— start of Passage given —

In preparing the Dear Mr. Putin for print, I’ve come to think that it is not very good. I don’t like it. It was too much of a rush job. About 50% is good. But it is not integrated well. I am giving it a thorough shakedown before print. I’ll bet I can say everything I mean to say in 3/4 the words, maybe even 2/3.

Part of the problem is that the ebook doesn’t know what it wants to be. Is it a chronicler of events? The event are truly horrific, and they get worse by the day. Or is it a vehicle for me to witness to my faith as JW? It is both, actually, but these are not easily combined. Rather than each one buttressing the other, I think I have each one detracting from the other.

It is my first project of this magnitude. The text runs about 150K, and then there are a few hundred endnotes. I wanted to put together a complete history of events as they unfolded, as logged by international news sources, governments, and human rights groups—and the ebook does do that. It is the only such record, to my knowledge. But I wrote a great deal of it here on the WMNF as individual thread comments. Then I cooked up chapters and shook out all my comments until each fit into one of them, after which I too sloppily cobbled them together. It’s a crazy way to write a book.

— end of Passage given —

Given request A |
Print the post on the ebook revision verbatim, from "In preparing the" to "maybe even 2/3.".
Given request B |
Answer these questions from the post on the ebook revision:
(i) About how long does the ebook's main text run?
(ii) What share of the ebook does the writer judge to be good?
(iii) Where did the writer compose much of the ebook at first?
Given request C |
Pick up the post on the ebook revision after its final sentence and keep writing in the same voice.

— start of Extracted records —

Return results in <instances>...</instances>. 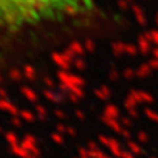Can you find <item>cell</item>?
Segmentation results:
<instances>
[{"mask_svg": "<svg viewBox=\"0 0 158 158\" xmlns=\"http://www.w3.org/2000/svg\"><path fill=\"white\" fill-rule=\"evenodd\" d=\"M106 21L98 0H0V77L54 45L97 31Z\"/></svg>", "mask_w": 158, "mask_h": 158, "instance_id": "6da1fadb", "label": "cell"}]
</instances>
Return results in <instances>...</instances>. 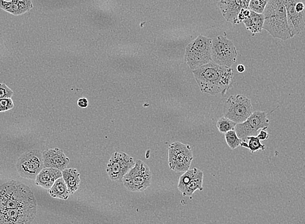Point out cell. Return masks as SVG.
<instances>
[{
	"label": "cell",
	"instance_id": "10",
	"mask_svg": "<svg viewBox=\"0 0 305 224\" xmlns=\"http://www.w3.org/2000/svg\"><path fill=\"white\" fill-rule=\"evenodd\" d=\"M270 125L268 114L265 111L253 112L250 118L242 123L237 124L235 131L238 137L245 142L250 136H257L261 130H266Z\"/></svg>",
	"mask_w": 305,
	"mask_h": 224
},
{
	"label": "cell",
	"instance_id": "22",
	"mask_svg": "<svg viewBox=\"0 0 305 224\" xmlns=\"http://www.w3.org/2000/svg\"><path fill=\"white\" fill-rule=\"evenodd\" d=\"M246 140L249 141L248 143L245 142H242L241 146L250 150L251 154L259 151H264L266 149L265 145L262 144L261 141L258 139L257 136L248 137Z\"/></svg>",
	"mask_w": 305,
	"mask_h": 224
},
{
	"label": "cell",
	"instance_id": "4",
	"mask_svg": "<svg viewBox=\"0 0 305 224\" xmlns=\"http://www.w3.org/2000/svg\"><path fill=\"white\" fill-rule=\"evenodd\" d=\"M212 39L199 35L186 48L185 60L192 70L212 62Z\"/></svg>",
	"mask_w": 305,
	"mask_h": 224
},
{
	"label": "cell",
	"instance_id": "23",
	"mask_svg": "<svg viewBox=\"0 0 305 224\" xmlns=\"http://www.w3.org/2000/svg\"><path fill=\"white\" fill-rule=\"evenodd\" d=\"M237 123L230 120L224 116L219 119L217 122V128L221 134H226V132L235 131Z\"/></svg>",
	"mask_w": 305,
	"mask_h": 224
},
{
	"label": "cell",
	"instance_id": "1",
	"mask_svg": "<svg viewBox=\"0 0 305 224\" xmlns=\"http://www.w3.org/2000/svg\"><path fill=\"white\" fill-rule=\"evenodd\" d=\"M201 92L216 95H225L232 89L234 73L232 68L219 66L213 62L193 70Z\"/></svg>",
	"mask_w": 305,
	"mask_h": 224
},
{
	"label": "cell",
	"instance_id": "31",
	"mask_svg": "<svg viewBox=\"0 0 305 224\" xmlns=\"http://www.w3.org/2000/svg\"><path fill=\"white\" fill-rule=\"evenodd\" d=\"M78 104L82 108H86L89 106V100L86 98H81L78 100Z\"/></svg>",
	"mask_w": 305,
	"mask_h": 224
},
{
	"label": "cell",
	"instance_id": "11",
	"mask_svg": "<svg viewBox=\"0 0 305 224\" xmlns=\"http://www.w3.org/2000/svg\"><path fill=\"white\" fill-rule=\"evenodd\" d=\"M135 165L132 157L125 152H114L107 166V172L111 180L122 181L123 177Z\"/></svg>",
	"mask_w": 305,
	"mask_h": 224
},
{
	"label": "cell",
	"instance_id": "26",
	"mask_svg": "<svg viewBox=\"0 0 305 224\" xmlns=\"http://www.w3.org/2000/svg\"><path fill=\"white\" fill-rule=\"evenodd\" d=\"M194 174V169H189L188 171H186L179 178L178 189L182 193L186 189V187H187L188 183H190V180H191Z\"/></svg>",
	"mask_w": 305,
	"mask_h": 224
},
{
	"label": "cell",
	"instance_id": "28",
	"mask_svg": "<svg viewBox=\"0 0 305 224\" xmlns=\"http://www.w3.org/2000/svg\"><path fill=\"white\" fill-rule=\"evenodd\" d=\"M13 95L12 89L9 88L6 84L0 83V99L5 98H11Z\"/></svg>",
	"mask_w": 305,
	"mask_h": 224
},
{
	"label": "cell",
	"instance_id": "30",
	"mask_svg": "<svg viewBox=\"0 0 305 224\" xmlns=\"http://www.w3.org/2000/svg\"><path fill=\"white\" fill-rule=\"evenodd\" d=\"M265 131L266 130H261V131L259 132V134L257 136L258 139H259L260 141L266 140L270 138V135H269L268 132H266Z\"/></svg>",
	"mask_w": 305,
	"mask_h": 224
},
{
	"label": "cell",
	"instance_id": "12",
	"mask_svg": "<svg viewBox=\"0 0 305 224\" xmlns=\"http://www.w3.org/2000/svg\"><path fill=\"white\" fill-rule=\"evenodd\" d=\"M37 212V205L0 210V224H31Z\"/></svg>",
	"mask_w": 305,
	"mask_h": 224
},
{
	"label": "cell",
	"instance_id": "24",
	"mask_svg": "<svg viewBox=\"0 0 305 224\" xmlns=\"http://www.w3.org/2000/svg\"><path fill=\"white\" fill-rule=\"evenodd\" d=\"M225 138L226 144L231 149L234 150L241 146L242 141L238 137L235 131L226 132L225 134Z\"/></svg>",
	"mask_w": 305,
	"mask_h": 224
},
{
	"label": "cell",
	"instance_id": "21",
	"mask_svg": "<svg viewBox=\"0 0 305 224\" xmlns=\"http://www.w3.org/2000/svg\"><path fill=\"white\" fill-rule=\"evenodd\" d=\"M48 193L53 198L63 200H68L69 195H71L62 177L56 180L54 184L48 190Z\"/></svg>",
	"mask_w": 305,
	"mask_h": 224
},
{
	"label": "cell",
	"instance_id": "7",
	"mask_svg": "<svg viewBox=\"0 0 305 224\" xmlns=\"http://www.w3.org/2000/svg\"><path fill=\"white\" fill-rule=\"evenodd\" d=\"M253 113L252 103L244 95L231 96L224 104V116L237 124L246 122Z\"/></svg>",
	"mask_w": 305,
	"mask_h": 224
},
{
	"label": "cell",
	"instance_id": "32",
	"mask_svg": "<svg viewBox=\"0 0 305 224\" xmlns=\"http://www.w3.org/2000/svg\"><path fill=\"white\" fill-rule=\"evenodd\" d=\"M237 69L238 72L240 73H244V71H246L245 66H244V65L242 64H239V66H237Z\"/></svg>",
	"mask_w": 305,
	"mask_h": 224
},
{
	"label": "cell",
	"instance_id": "18",
	"mask_svg": "<svg viewBox=\"0 0 305 224\" xmlns=\"http://www.w3.org/2000/svg\"><path fill=\"white\" fill-rule=\"evenodd\" d=\"M243 23L245 25L247 30L250 31L253 35L261 33L263 30L264 16L251 11L250 17L244 20Z\"/></svg>",
	"mask_w": 305,
	"mask_h": 224
},
{
	"label": "cell",
	"instance_id": "25",
	"mask_svg": "<svg viewBox=\"0 0 305 224\" xmlns=\"http://www.w3.org/2000/svg\"><path fill=\"white\" fill-rule=\"evenodd\" d=\"M268 1L269 0H251L249 9L258 14H263Z\"/></svg>",
	"mask_w": 305,
	"mask_h": 224
},
{
	"label": "cell",
	"instance_id": "3",
	"mask_svg": "<svg viewBox=\"0 0 305 224\" xmlns=\"http://www.w3.org/2000/svg\"><path fill=\"white\" fill-rule=\"evenodd\" d=\"M37 205L30 188L19 181L12 180L0 187V210Z\"/></svg>",
	"mask_w": 305,
	"mask_h": 224
},
{
	"label": "cell",
	"instance_id": "29",
	"mask_svg": "<svg viewBox=\"0 0 305 224\" xmlns=\"http://www.w3.org/2000/svg\"><path fill=\"white\" fill-rule=\"evenodd\" d=\"M251 14V11L250 9H243L240 12L239 16H238V21L239 23L241 24L243 22L244 20L248 19L250 17Z\"/></svg>",
	"mask_w": 305,
	"mask_h": 224
},
{
	"label": "cell",
	"instance_id": "9",
	"mask_svg": "<svg viewBox=\"0 0 305 224\" xmlns=\"http://www.w3.org/2000/svg\"><path fill=\"white\" fill-rule=\"evenodd\" d=\"M193 157L191 147L181 142L172 143L168 148V164L173 171L185 172L190 169Z\"/></svg>",
	"mask_w": 305,
	"mask_h": 224
},
{
	"label": "cell",
	"instance_id": "13",
	"mask_svg": "<svg viewBox=\"0 0 305 224\" xmlns=\"http://www.w3.org/2000/svg\"><path fill=\"white\" fill-rule=\"evenodd\" d=\"M299 0H285L287 20L291 38L300 34L305 26V11L303 13L296 12L295 4Z\"/></svg>",
	"mask_w": 305,
	"mask_h": 224
},
{
	"label": "cell",
	"instance_id": "5",
	"mask_svg": "<svg viewBox=\"0 0 305 224\" xmlns=\"http://www.w3.org/2000/svg\"><path fill=\"white\" fill-rule=\"evenodd\" d=\"M236 47L232 40L217 36L212 40V62L219 66L232 68L237 59Z\"/></svg>",
	"mask_w": 305,
	"mask_h": 224
},
{
	"label": "cell",
	"instance_id": "20",
	"mask_svg": "<svg viewBox=\"0 0 305 224\" xmlns=\"http://www.w3.org/2000/svg\"><path fill=\"white\" fill-rule=\"evenodd\" d=\"M194 174L183 192L184 196H192L197 190H203V172L197 168H194Z\"/></svg>",
	"mask_w": 305,
	"mask_h": 224
},
{
	"label": "cell",
	"instance_id": "2",
	"mask_svg": "<svg viewBox=\"0 0 305 224\" xmlns=\"http://www.w3.org/2000/svg\"><path fill=\"white\" fill-rule=\"evenodd\" d=\"M284 1L285 0H269L263 13V30L275 39L287 40L291 38Z\"/></svg>",
	"mask_w": 305,
	"mask_h": 224
},
{
	"label": "cell",
	"instance_id": "33",
	"mask_svg": "<svg viewBox=\"0 0 305 224\" xmlns=\"http://www.w3.org/2000/svg\"><path fill=\"white\" fill-rule=\"evenodd\" d=\"M4 1H6V2H11V1H12V0H4Z\"/></svg>",
	"mask_w": 305,
	"mask_h": 224
},
{
	"label": "cell",
	"instance_id": "17",
	"mask_svg": "<svg viewBox=\"0 0 305 224\" xmlns=\"http://www.w3.org/2000/svg\"><path fill=\"white\" fill-rule=\"evenodd\" d=\"M62 171L53 168L44 167L35 179V184L49 190L56 180L62 178Z\"/></svg>",
	"mask_w": 305,
	"mask_h": 224
},
{
	"label": "cell",
	"instance_id": "8",
	"mask_svg": "<svg viewBox=\"0 0 305 224\" xmlns=\"http://www.w3.org/2000/svg\"><path fill=\"white\" fill-rule=\"evenodd\" d=\"M16 168L22 178L35 180L38 174L44 168L42 152L36 149L25 152L18 159Z\"/></svg>",
	"mask_w": 305,
	"mask_h": 224
},
{
	"label": "cell",
	"instance_id": "14",
	"mask_svg": "<svg viewBox=\"0 0 305 224\" xmlns=\"http://www.w3.org/2000/svg\"><path fill=\"white\" fill-rule=\"evenodd\" d=\"M251 0H220L219 10L226 21L233 25L239 24L238 16L243 9H249Z\"/></svg>",
	"mask_w": 305,
	"mask_h": 224
},
{
	"label": "cell",
	"instance_id": "16",
	"mask_svg": "<svg viewBox=\"0 0 305 224\" xmlns=\"http://www.w3.org/2000/svg\"><path fill=\"white\" fill-rule=\"evenodd\" d=\"M0 8L11 15L20 16L32 10L33 5L32 0H12L11 2L0 0Z\"/></svg>",
	"mask_w": 305,
	"mask_h": 224
},
{
	"label": "cell",
	"instance_id": "6",
	"mask_svg": "<svg viewBox=\"0 0 305 224\" xmlns=\"http://www.w3.org/2000/svg\"><path fill=\"white\" fill-rule=\"evenodd\" d=\"M152 173L143 161H135V165L123 177L124 187L131 192H142L151 185Z\"/></svg>",
	"mask_w": 305,
	"mask_h": 224
},
{
	"label": "cell",
	"instance_id": "19",
	"mask_svg": "<svg viewBox=\"0 0 305 224\" xmlns=\"http://www.w3.org/2000/svg\"><path fill=\"white\" fill-rule=\"evenodd\" d=\"M62 178L68 188L71 195L79 189L81 183L80 174L75 169H66L62 171Z\"/></svg>",
	"mask_w": 305,
	"mask_h": 224
},
{
	"label": "cell",
	"instance_id": "27",
	"mask_svg": "<svg viewBox=\"0 0 305 224\" xmlns=\"http://www.w3.org/2000/svg\"><path fill=\"white\" fill-rule=\"evenodd\" d=\"M14 107V102L11 98H5L0 99V112L10 110Z\"/></svg>",
	"mask_w": 305,
	"mask_h": 224
},
{
	"label": "cell",
	"instance_id": "15",
	"mask_svg": "<svg viewBox=\"0 0 305 224\" xmlns=\"http://www.w3.org/2000/svg\"><path fill=\"white\" fill-rule=\"evenodd\" d=\"M42 156L44 167L53 168L61 171L67 169L70 161L64 151L59 148L46 150L42 152Z\"/></svg>",
	"mask_w": 305,
	"mask_h": 224
}]
</instances>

— end of Extracted records —

Expected answer A |
In preparing the Dear Mr. Putin for print, I’ve come to think that it is not very good. I don’t like it. It was too much of a rush job. About 50% is good. But it is not integrated well. I am giving it a thorough shakedown before print. I’ll bet I can say everything I mean to say in 3/4 the words, maybe even 2/3.

Expected answer B |
(i) About 150K, plus a few hundred endnotes.
(ii) About 50%.
(iii) On the WMNF, as individual thread comments.

Expected answer C |
I felt too much the sense of a reporter chasing a deadline, and now I almost don’t want to fix it, for the light tone I have throughout is at odds with the horrific twists the narrative has taken. But I also don’t want to put it into print as the mess that it is. I figure it will be two or three months to get it as I like, and then the new version will be both print and ebook. This book has caused me more trouble than my other 4 combined.

The revised ebook will remain free, for it is a labor of love. Of course, the print version will not be.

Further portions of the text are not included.